**Text excerpt**
--- BEGIN ---

Concerning trade privileges.

                  24th December 1762.

      Louis, by the grace of God, King of France
and of Navarre. To all who read this declaration,
greetings.Trade privileges, whose purpose is to
reward the skills of inventors, or to stimulate
those skills which languish in a period of unmatched
competition, do not always have the success which
might be expected of them, either because these
privileges, granted for unlimited periods, seem to
be a hereditary patrimony rather than a personal
recompense for the inventor, or else because the
privilege can often be transferred to persons who
lack the necessary ability, or else because the
young successors and beneficiaries of the privilege
holder, called by the law to the enjoyment of the
privilege, neglect to acquire the necessary skills;
the failure to exercise these privileges can have
all the more disadvantages, since they undermine
freedom, without providing the public with the
resources which it should expect; finally the lack
of publicity of privilege title deeds often allows
the privilege holder to extend his right and abuse
the industry and skills of our subjects. FOR THESE
REASONS, and for others known to us, with our
certain knowledge, full power and royal authority,

Chapter 1 Page 2


We have, in this declaration signed in our own hand, declared,
ruled and ordered; we declare, rule, order, desire and are
pleased by that which follows.

--- END ---

**Excerpted records**
--- BEGIN ---

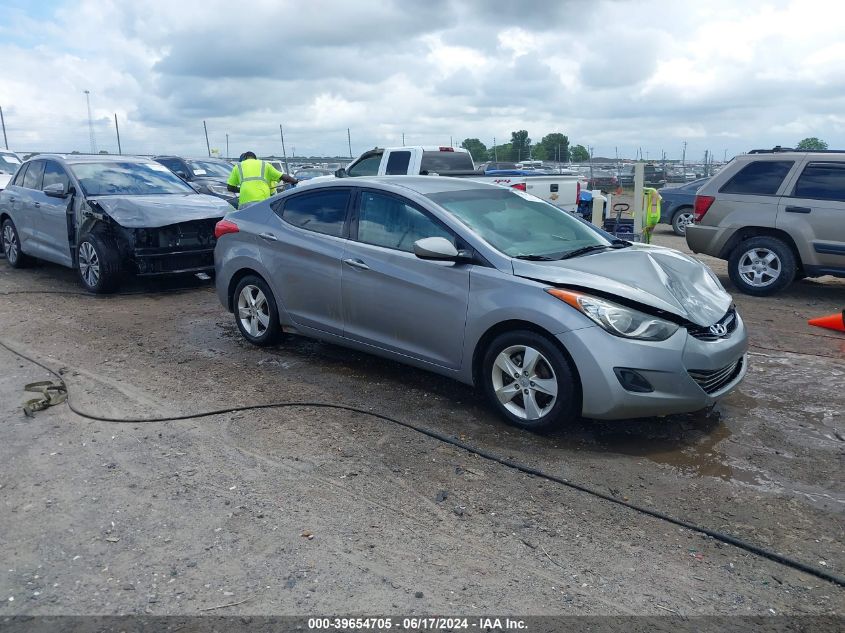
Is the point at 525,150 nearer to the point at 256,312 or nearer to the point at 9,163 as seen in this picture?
the point at 9,163

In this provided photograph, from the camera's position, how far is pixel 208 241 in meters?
9.30

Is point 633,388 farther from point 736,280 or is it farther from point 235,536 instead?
point 736,280

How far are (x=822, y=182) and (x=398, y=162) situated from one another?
22.9 ft

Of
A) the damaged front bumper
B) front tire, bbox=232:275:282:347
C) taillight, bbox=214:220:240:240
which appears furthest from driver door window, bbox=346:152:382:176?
front tire, bbox=232:275:282:347

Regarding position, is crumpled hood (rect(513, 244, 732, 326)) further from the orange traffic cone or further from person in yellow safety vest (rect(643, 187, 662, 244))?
person in yellow safety vest (rect(643, 187, 662, 244))

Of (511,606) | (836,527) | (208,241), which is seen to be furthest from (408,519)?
(208,241)

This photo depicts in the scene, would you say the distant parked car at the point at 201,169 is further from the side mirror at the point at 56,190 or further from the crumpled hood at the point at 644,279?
the crumpled hood at the point at 644,279

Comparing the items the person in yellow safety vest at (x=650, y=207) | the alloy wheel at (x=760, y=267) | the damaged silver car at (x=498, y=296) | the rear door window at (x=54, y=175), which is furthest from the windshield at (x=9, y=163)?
the alloy wheel at (x=760, y=267)

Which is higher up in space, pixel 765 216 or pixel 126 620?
pixel 765 216

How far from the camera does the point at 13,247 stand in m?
11.1

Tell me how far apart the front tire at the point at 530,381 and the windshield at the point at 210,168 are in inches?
619

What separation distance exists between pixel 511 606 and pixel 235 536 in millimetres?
1399

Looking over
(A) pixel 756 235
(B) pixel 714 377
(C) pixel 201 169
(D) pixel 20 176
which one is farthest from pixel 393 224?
(C) pixel 201 169

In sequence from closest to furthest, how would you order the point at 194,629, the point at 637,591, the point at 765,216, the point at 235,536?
the point at 194,629 → the point at 637,591 → the point at 235,536 → the point at 765,216
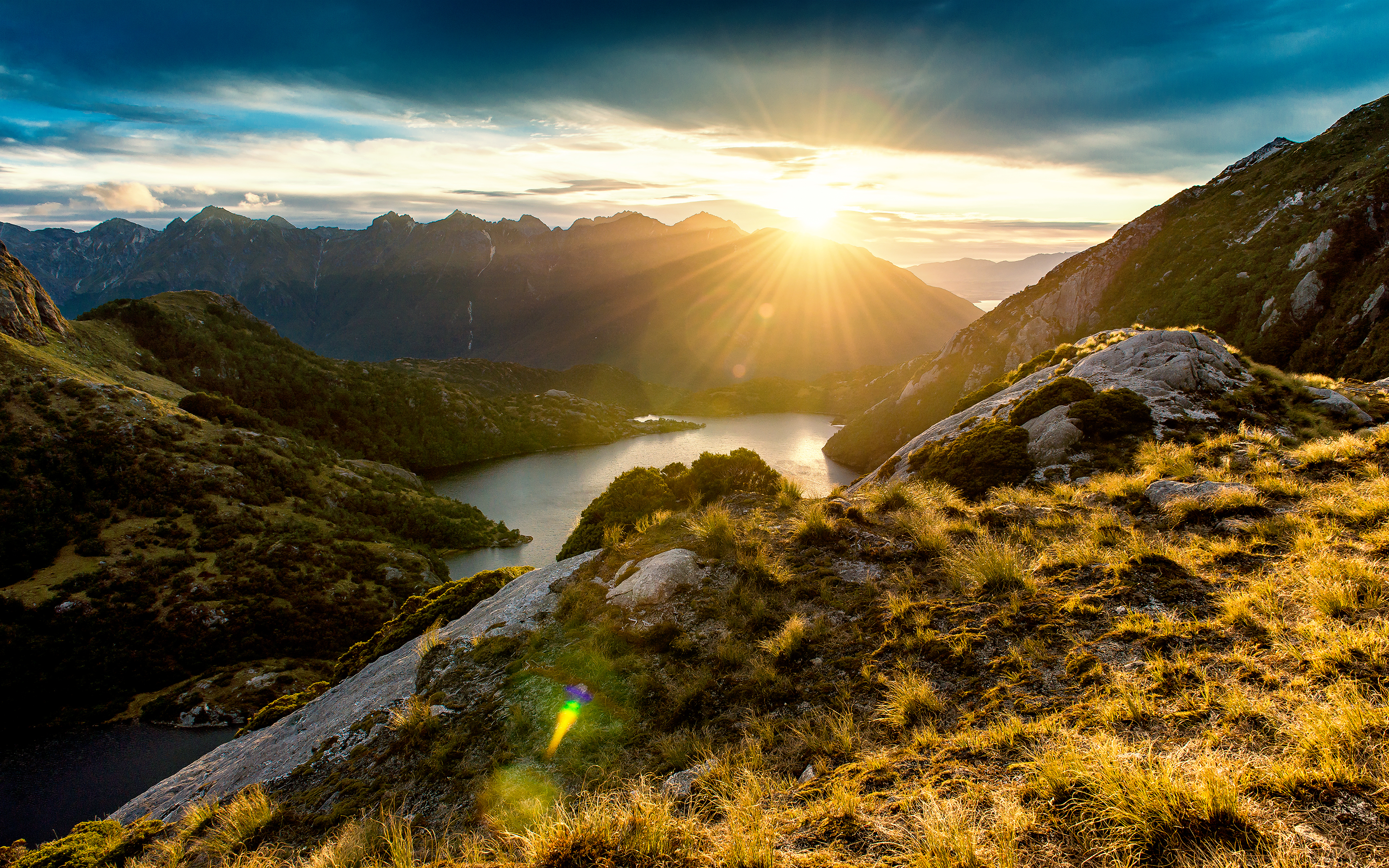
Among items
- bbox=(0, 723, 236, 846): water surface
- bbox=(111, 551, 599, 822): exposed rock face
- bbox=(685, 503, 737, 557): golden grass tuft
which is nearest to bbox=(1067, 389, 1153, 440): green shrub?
bbox=(685, 503, 737, 557): golden grass tuft

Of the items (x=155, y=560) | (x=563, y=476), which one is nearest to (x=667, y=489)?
(x=155, y=560)

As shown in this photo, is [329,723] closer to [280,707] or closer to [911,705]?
[280,707]

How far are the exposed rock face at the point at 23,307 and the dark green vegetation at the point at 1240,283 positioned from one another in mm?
137085

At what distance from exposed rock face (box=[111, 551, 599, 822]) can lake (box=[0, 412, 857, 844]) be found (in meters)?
9.33

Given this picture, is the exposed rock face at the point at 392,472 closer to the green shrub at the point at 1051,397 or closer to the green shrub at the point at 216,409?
the green shrub at the point at 216,409

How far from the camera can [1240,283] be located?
225ft

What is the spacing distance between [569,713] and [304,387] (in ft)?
662

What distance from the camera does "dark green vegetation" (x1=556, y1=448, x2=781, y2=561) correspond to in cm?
1711

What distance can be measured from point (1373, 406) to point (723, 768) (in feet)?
78.3

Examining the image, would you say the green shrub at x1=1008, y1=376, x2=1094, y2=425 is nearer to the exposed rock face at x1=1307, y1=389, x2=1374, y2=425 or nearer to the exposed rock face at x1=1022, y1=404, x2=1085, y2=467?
the exposed rock face at x1=1022, y1=404, x2=1085, y2=467

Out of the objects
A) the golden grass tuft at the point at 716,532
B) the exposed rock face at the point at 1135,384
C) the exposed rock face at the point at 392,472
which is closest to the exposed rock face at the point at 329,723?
the golden grass tuft at the point at 716,532

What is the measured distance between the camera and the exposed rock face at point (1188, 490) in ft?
33.5

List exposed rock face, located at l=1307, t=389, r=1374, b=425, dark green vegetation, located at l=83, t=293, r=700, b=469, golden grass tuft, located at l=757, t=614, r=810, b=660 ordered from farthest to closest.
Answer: dark green vegetation, located at l=83, t=293, r=700, b=469
exposed rock face, located at l=1307, t=389, r=1374, b=425
golden grass tuft, located at l=757, t=614, r=810, b=660

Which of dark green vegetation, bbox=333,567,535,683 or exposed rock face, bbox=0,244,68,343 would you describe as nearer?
dark green vegetation, bbox=333,567,535,683
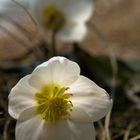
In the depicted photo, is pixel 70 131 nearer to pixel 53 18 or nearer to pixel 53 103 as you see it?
pixel 53 103

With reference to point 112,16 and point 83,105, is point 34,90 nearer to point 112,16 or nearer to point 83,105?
point 83,105

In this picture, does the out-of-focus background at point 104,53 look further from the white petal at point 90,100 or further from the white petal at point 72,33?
the white petal at point 90,100

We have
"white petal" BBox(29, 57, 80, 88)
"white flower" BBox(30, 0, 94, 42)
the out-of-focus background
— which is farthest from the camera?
"white flower" BBox(30, 0, 94, 42)

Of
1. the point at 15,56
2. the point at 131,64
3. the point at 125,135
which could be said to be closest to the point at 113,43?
the point at 131,64

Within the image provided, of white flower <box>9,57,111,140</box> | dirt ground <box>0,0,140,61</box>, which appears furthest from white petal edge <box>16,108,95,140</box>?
dirt ground <box>0,0,140,61</box>

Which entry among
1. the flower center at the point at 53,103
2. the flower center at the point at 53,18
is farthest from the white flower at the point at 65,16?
the flower center at the point at 53,103

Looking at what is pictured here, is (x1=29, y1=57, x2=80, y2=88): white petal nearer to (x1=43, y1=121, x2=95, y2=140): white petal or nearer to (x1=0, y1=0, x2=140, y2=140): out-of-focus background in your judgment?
(x1=43, y1=121, x2=95, y2=140): white petal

--- END ---

**Stated problem**
In the royal declaration on trade privileges above, transcribe the stretch from "We have, in" through "that which follows.".

**Correct output**
We have, in this declaration signed in our own hand, declared,
ruled and ordered; we declare, rule, order, desire and are
pleased by that which follows.